El tercer rostro de la potencia cósmica completa la tríada divina. Durgā surge del tamas, Lakṣmī del sattva, y ahora Sarasvatī surge del rajas —la cualidad de la actividad, la pasión, la creación. Sarasvatī es la diosa del lenguaje, el conocimiento y las artes: emerge precisamente de la energía dinámica que mueve la creación. No es accidental que el creador Brahmā sea su consorte.

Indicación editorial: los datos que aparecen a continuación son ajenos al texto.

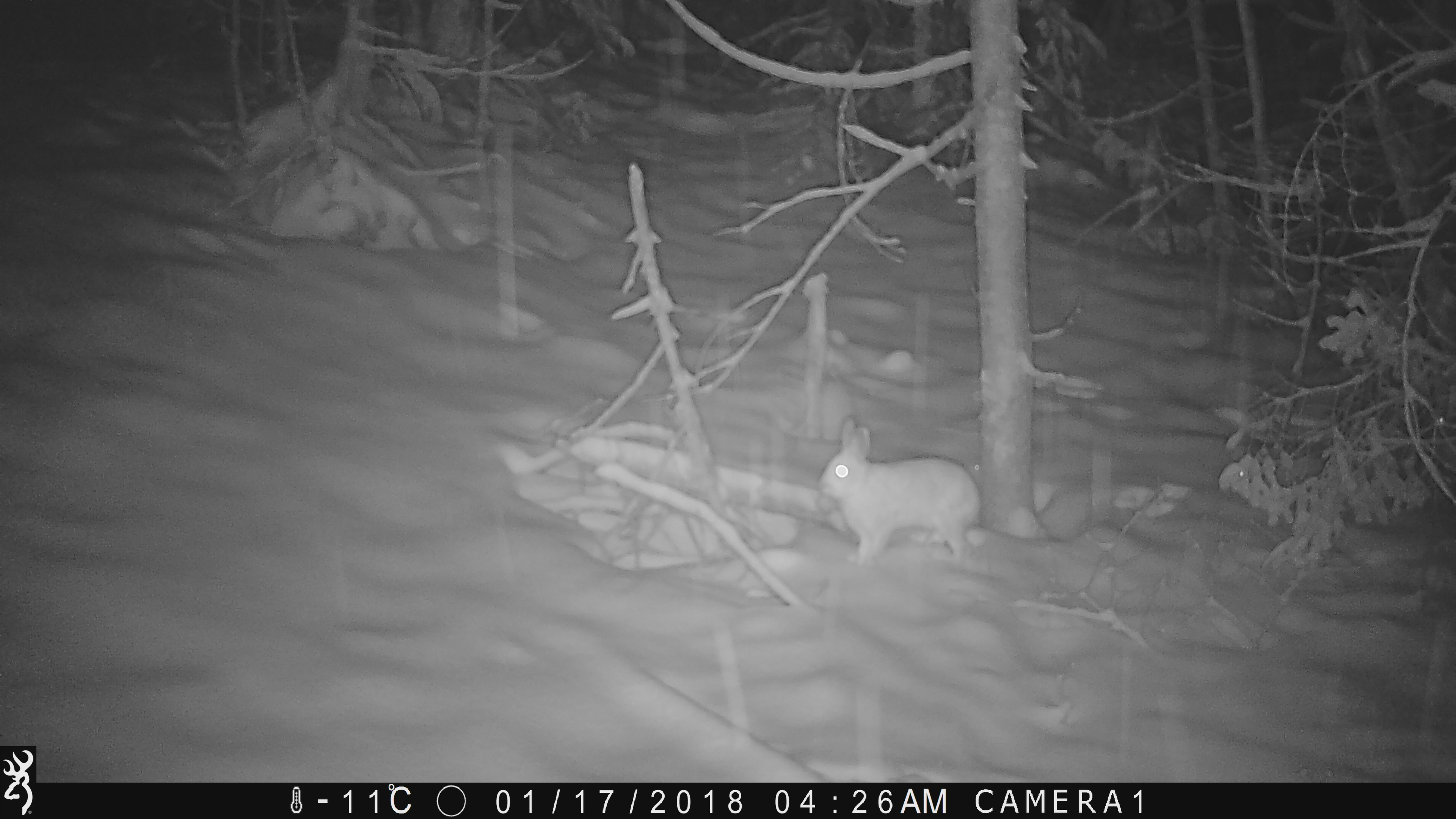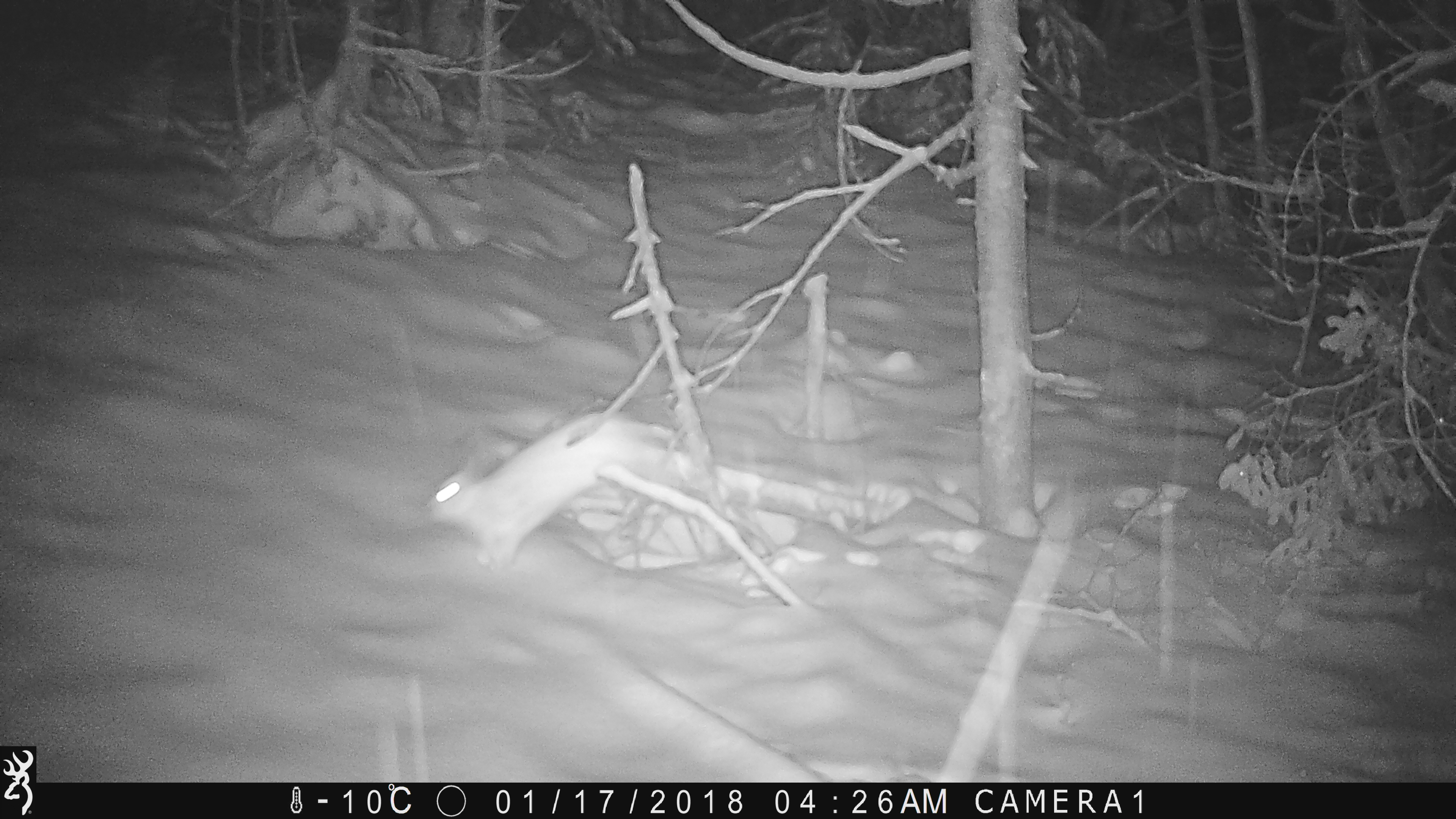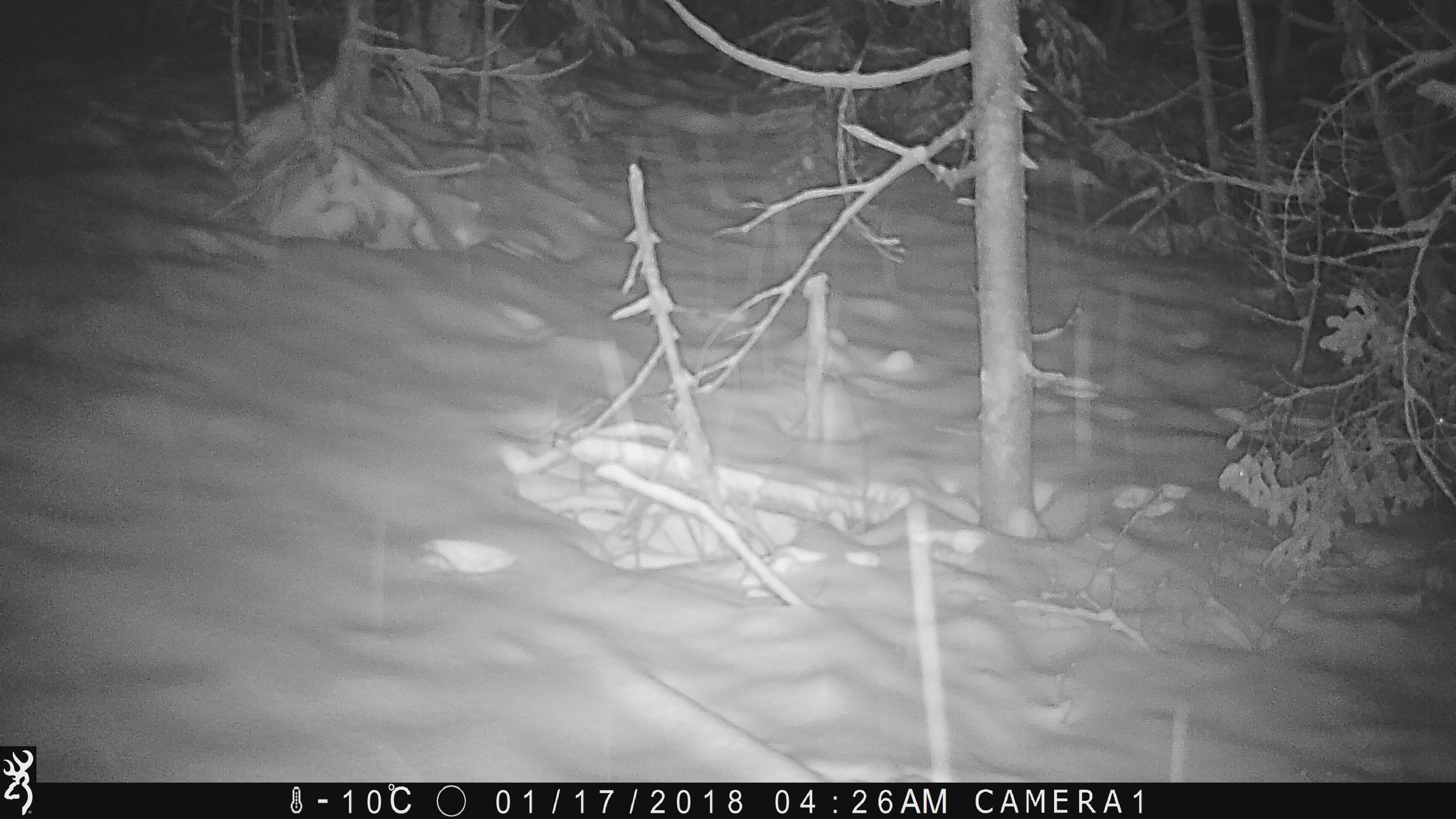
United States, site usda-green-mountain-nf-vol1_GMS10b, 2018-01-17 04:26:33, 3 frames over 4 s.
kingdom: Animalia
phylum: Chordata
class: Mammalia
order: Lagomorpha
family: Leporidae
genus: Lepus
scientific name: Lepus americanus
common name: snowshoe hare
Snowshoe hare (Lepus americanus).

Rajoguṇādhikā (en la que predomina el rajas, con exceso del guṇa de la actividad) describe la textura energética de la que emerge Sarasvatī. El rajas es el principio de la actividad, la pasión y la creación en la filosofía Sāṃkhya. Sarasvatī jñeyā (que debe ser conocida como) indica que se trata de una identidad profunda, no superficial. La diosa del conocimiento es la propia potencia dinámica del Absoluto.
La tríada Durgā-Lakṣmī-Sarasvatī corresponde a la tríada cósmica tamas-sattva-rajas y a las funciones de destrucción, preservación y creación. Esta equivalencia entre los guṇa y las diosas aparece en el Devī Māhātmya y en el Śaktism tántrico. El Śivasaṃhitā la integra en su cosmología para mostrar que las deidades del panteón hindú no son entidades independientes sino expresiones de la misma potencia que genera el universo.